Hele islâm âlimlerinin, aklın, fennin sınırları dışındaki ince bilgilerini, harîta çiziyorlar diyerek alay mevzû’u yapmak, zındıklıkdan ve islâm düşmanlığından başka ne olabilir? [İnsanın gözü, sıhhatde olduğu zemân, aydınlıkda görür. Karanlıkda göremez. İnsanın göğsünde (Kalb) denilen uzv içinde, (Hakîkî kalb) ve (gönül) denilen bir kuvvet vardır. Bu kuvvet sıhhatde iken ve (kalb nûru) varken birşeyler görür. Bunun görmesine (Basîret) ve gördüklerine(Mükâşefe) ve (Şühûd) denir. Hakîkî kalbinin sıhhatli, kuvvetli olması, zikr etmekle olur. Nemâz kılmak, Kur’ân-ı kerîm okumak da zikrdir. Kalblerin nûru, Resûlullahın mubârek kalbinden çıkar. Bu kalb nûruna (Feyz) denir. Feyze kavuşmıyan kimse, mükâşefe sâhibi olamaz. Feyzler, Resûlullahın mubârek kalbinden yayılınca, muhabbet yolu ile Evliyânın kalblerine gelir. Hayâtdaki veyâ kabrdeki bir Velîyi seven müslimân, feyze kavuşur, mükâşefe sâhibi olur. İnsanlara mahsûs olan (Îmân) inanmak ve (muhabbet) sevmek sıfatlarının mahalli de, gönül dediğimiz kuvvetdir.]

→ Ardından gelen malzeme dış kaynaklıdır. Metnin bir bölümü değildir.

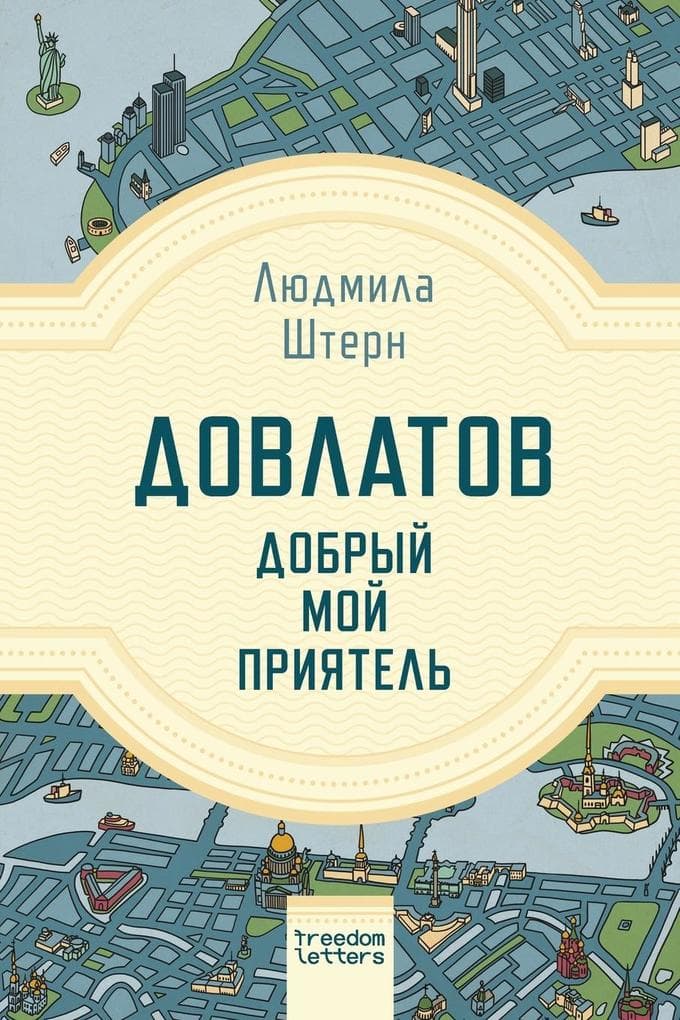&#1044;&#1086;&#1074;&#1083;&#1072;&#1090;&#1086;&#1074; - &#1076;&#1086;&#1073;&#1088;&#1099;&#1081; &#1084;&#1086;&#1081; &#1087;&#1088;&#1080;&#1103;&#1090;&#1077;&#1083;&#1100;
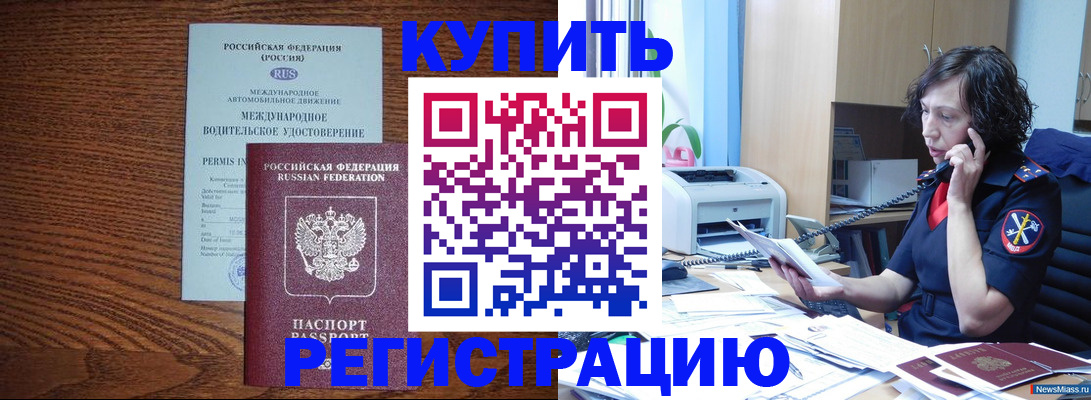 прописка поиск в Кургане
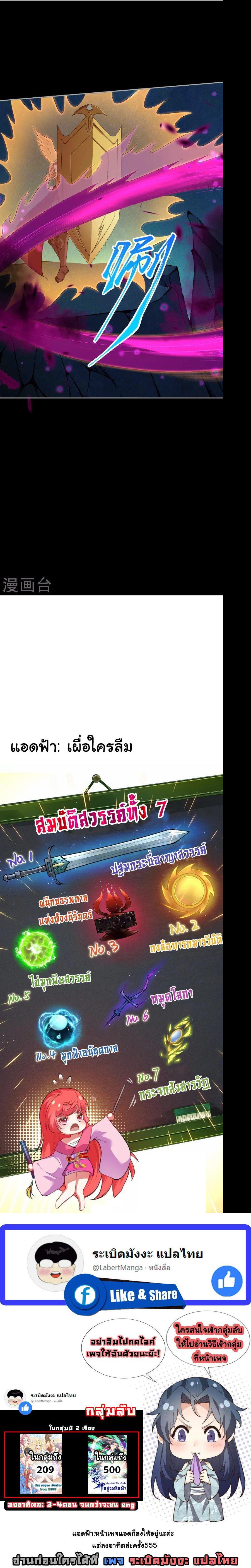 Manga-lc-com อ่านมังงะ อ่านการ์ตูน ออนไลน์ ฟรี Against the Gods ตอนที่ 1 2 3 4 5 6 7 8 9 10 11 12 13 14 ฟรี ไม่มีโฆษณา Manga-lc - อ่าน มังงะ อ่าน การ์ตูน ออนไลน์ อ่านมังงะ ฟรี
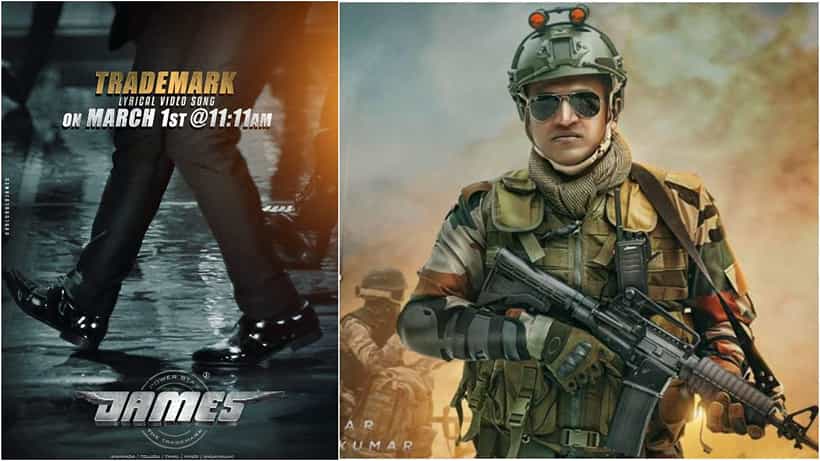 ‘ಜೇಮ್ಸ್’ ಮೊದಲ ಲಿರಿಕಲ್ ಸಾಂಗ್ ‘ಟ್ರೇಡ್ಮಾರ್ಕ್’ ಬಿಡುಗಡೆಗೆ ದಿನಾಂಕ ನಿಗದಿ; ಹೆಚ್ಚಿತು ಫ್ಯಾನ್ಸ್ ಕಾತರ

20 — Reşîd Rızâ, kitâbında, kıyâmet hakkındaki hadîs-i şerîfleri yazıyor. Vâiz efendiye ise, hep zındıkların hadîs diyerek uydurdukları sözleri söyletiyor. Dinde reformcuya da bu sözlerin hadîs olmadığını isbât etdirerek, Ehl-i sünnet âlimlerinin kitâblarındaki hakîkatleri ortaya koyduruyor. Yapdığı bu oyunda, vâizleri, dört mezhebden birinde olan hakîkî müslimânları küçültmek, onları câhil göstermek, kendisi gibi dinde reformcuları akllı, bilgili din adamı tanıtmak çabasındadır. İslâm kitâblarını okumuş, iyi anlamış müslimânların bu iğrenç iftirâlara aldanmıyacakları şübhesizdir. Fekat, hakîkati bilmiyenlerin dinde reformcunun bu yazılarını doğru sanarak, tuzağına düşmemeleri için bu satırları yazıyoruz. Genç kardeşlerimize, dinde reformcunun yalanlarına aldanmamaları için, Ehl-i sünnet âlimlerinin “rahmetullahi teâlâ aleyhim ecma’în” kitâblarını okumalarını ehemmiyyetle tavsiye ederiz.
21 — Reşîd Rızâ, islâmiyyet ile ilgisi olmıyan, hattâ islâm düşmanı olan Hurûfîlerin ve Dürzîlerin ve Bâtınîlerin sözlerini vâiz efendiye söyletmekde, vâiz efendinin din bilgisinin bunlar olduğunu göstermekdedir. Dinde reformcuya da, bunların dinde yeri olmadığını söyletmekde, vâiz efendiyi câhil olarak teşhîr etmekdedir. Okuyucular üzerinde dinde reformcuya karşı güven sağlamağa ve Ehl-i sünnet olan din adamlarını câhil olarak tanıtmağa çalışmakdadır.